>> begin EXTRACT PROVIDED
Benchmark package initial release

okay i think i am using the plugin wrong, because i cannot seem to get it to run more than 11 iterations:

    Benchmark.init("dates",
        desiredIterations: 1000)
    {
        benchmark in
        
        for _:Int in benchmark.throughputIterations
        {
            blackHole(encode(dates: dates))
        }
    }

always seems to generate 11 samples no matter what i set desiredIterations to:

╒══════════════════════════════════════════╤═════════╤═════════╤═════════╤═════════╤═════════╤═════════╤═════════╤═════════╕
│ Metric                                   │      p0 │     p25 │     p50 │     p75 │     p90 │     p99 │    p100 │ Samples │
╞══════════════════════════════════════════╪═════════╪═════════╪═════════╪═════════╪═════════╪═════════╪═════════╪═════════╡
│ Malloc (total) (K)                       │    1164 │    1164 │    1164 │    1164 │    1164 │    1164 │    1164 │      11 │
├──────────────────────────────────────────┼─────────┼─────────┼─────────┼─────────┼─────────┼─────────┼─────────┼─────────┤
│ Memory (resident peak) (M)               │      71 │      76 │      88 │      91 │      93 │     103 │     103 │      11 │
├──────────────────────────────────────────┼─────────┼─────────┼─────────┼─────────┼─────────┼─────────┼─────────┼─────────┤
│ Throughput (scaled / s)                  │      10 │      10 │      10 │      10 │       9 │       9 │       9 │      11 │
├──────────────────────────────────────────┼─────────┼─────────┼─────────┼─────────┼─────────┼─────────┼─────────┼─────────┤
│ Time (total CPU) (ms)                    │      90 │     100 │     100 │     110 │     110 │     110 │     110 │      11 │
├──────────────────────────────────────────┼─────────┼─────────┼─────────┼─────────┼─────────┼─────────┼─────────┼─────────┤
│ Time (wall clock) (ms)                   │      96 │      97 │      99 │     102 │     106 │     110 │     110 │      11 │
╘══════════════════════════════════════════╧═════════╧═════════╧═════════╧═════════╧═════════╧═════════╧═════════╧═════════╛

You might want to tweak desiredDuration too - it will run until the first of those two are reached and default is just one second IIRC.
>> end EXTRACT PROVIDED
# CHALLENGE 1:
Return each line of the entries below that contains the string "region", treating uppercase and lowercase letters as distinct.
>> begin RECORDS SUPPLIED
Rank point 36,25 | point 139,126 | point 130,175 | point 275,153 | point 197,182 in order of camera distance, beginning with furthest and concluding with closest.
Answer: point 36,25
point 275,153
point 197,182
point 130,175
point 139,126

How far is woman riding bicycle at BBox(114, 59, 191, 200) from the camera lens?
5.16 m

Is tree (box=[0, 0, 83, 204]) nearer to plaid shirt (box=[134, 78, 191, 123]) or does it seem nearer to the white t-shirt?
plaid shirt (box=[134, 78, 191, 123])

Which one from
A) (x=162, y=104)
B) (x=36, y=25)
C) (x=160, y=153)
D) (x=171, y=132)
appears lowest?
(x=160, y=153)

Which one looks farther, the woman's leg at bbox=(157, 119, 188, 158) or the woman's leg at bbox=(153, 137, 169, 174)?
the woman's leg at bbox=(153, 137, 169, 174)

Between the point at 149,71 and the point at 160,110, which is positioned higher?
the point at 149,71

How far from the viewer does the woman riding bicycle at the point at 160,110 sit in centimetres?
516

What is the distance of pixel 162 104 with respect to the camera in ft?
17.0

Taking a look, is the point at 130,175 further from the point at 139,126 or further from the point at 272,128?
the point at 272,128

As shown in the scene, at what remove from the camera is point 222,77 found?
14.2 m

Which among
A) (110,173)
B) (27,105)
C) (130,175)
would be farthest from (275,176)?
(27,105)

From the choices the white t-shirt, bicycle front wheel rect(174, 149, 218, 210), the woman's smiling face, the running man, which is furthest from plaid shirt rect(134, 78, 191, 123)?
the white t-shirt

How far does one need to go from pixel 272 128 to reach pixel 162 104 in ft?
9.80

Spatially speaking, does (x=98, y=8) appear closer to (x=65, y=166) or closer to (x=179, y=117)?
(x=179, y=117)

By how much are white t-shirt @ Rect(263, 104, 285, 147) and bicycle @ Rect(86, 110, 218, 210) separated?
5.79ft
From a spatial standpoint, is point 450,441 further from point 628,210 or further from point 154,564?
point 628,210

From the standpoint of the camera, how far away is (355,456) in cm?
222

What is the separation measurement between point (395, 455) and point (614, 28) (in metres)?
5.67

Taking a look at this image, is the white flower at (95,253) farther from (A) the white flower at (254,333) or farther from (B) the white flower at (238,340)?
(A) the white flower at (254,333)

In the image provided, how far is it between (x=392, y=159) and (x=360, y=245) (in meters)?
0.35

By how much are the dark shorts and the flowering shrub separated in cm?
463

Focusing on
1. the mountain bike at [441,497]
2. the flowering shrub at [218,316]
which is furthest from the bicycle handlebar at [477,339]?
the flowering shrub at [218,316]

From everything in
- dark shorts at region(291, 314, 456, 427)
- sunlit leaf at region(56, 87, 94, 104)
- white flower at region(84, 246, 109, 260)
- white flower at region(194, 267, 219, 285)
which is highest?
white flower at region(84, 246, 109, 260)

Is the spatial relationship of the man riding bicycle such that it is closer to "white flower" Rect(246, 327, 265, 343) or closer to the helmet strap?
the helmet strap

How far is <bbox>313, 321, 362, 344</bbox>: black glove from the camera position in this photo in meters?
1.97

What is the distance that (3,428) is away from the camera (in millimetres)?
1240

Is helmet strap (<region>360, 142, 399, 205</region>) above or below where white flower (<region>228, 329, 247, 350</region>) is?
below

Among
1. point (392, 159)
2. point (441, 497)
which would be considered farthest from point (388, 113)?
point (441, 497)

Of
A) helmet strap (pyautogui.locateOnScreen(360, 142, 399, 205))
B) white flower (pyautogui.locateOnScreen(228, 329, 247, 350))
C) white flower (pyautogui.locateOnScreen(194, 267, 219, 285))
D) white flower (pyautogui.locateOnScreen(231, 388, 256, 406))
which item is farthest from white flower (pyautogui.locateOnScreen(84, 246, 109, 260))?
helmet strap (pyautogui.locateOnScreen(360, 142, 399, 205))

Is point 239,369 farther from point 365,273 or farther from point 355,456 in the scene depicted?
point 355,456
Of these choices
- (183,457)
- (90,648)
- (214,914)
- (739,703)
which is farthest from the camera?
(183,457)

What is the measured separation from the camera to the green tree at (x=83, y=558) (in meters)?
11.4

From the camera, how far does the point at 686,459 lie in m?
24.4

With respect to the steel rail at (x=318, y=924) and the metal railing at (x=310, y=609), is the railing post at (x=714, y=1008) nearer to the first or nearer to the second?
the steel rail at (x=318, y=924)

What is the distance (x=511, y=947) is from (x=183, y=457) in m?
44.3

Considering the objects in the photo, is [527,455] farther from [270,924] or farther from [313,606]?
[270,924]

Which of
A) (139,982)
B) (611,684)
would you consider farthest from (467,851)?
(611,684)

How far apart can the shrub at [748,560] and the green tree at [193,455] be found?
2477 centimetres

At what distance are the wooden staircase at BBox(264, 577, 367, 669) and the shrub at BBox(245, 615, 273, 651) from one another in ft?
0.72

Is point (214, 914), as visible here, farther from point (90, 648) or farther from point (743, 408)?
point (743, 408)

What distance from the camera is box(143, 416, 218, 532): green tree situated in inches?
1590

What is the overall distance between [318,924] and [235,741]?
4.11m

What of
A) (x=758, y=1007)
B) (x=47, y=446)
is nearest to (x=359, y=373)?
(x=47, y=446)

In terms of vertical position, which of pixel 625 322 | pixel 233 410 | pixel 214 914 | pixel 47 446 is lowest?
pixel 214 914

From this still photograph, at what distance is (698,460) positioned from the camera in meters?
>> end RECORDS SUPPLIED
# CHALLENGE 2:
Set down the passage from the benchmark thread verbatim, beginning at the words "Benchmark package initial" and stopping after "blackHole(encode(dates: dates))".

# EXERCISE ANSWER 1:
- dark shorts at region(291, 314, 456, 427)
- sunlit leaf at region(56, 87, 94, 104)
- white flower at region(84, 246, 109, 260)
- white flower at region(194, 267, 219, 285)
white flower at region(84, 246, 109, 260)
Is helmet strap (<region>360, 142, 399, 205</region>) above or below where white flower (<region>228, 329, 247, 350</region>) is?

# EXERCISE ANSWER 2:
Benchmark package initial release

okay i think i am using the plugin wrong, because i cannot seem to get it to run more than 11 iterations:

    Benchmark.init("dates",
        desiredIterations: 1000)
    {
        benchmark in
        
        for _:Int in benchmark.throughputIterations
        {
            blackHole(encode(dates: dates))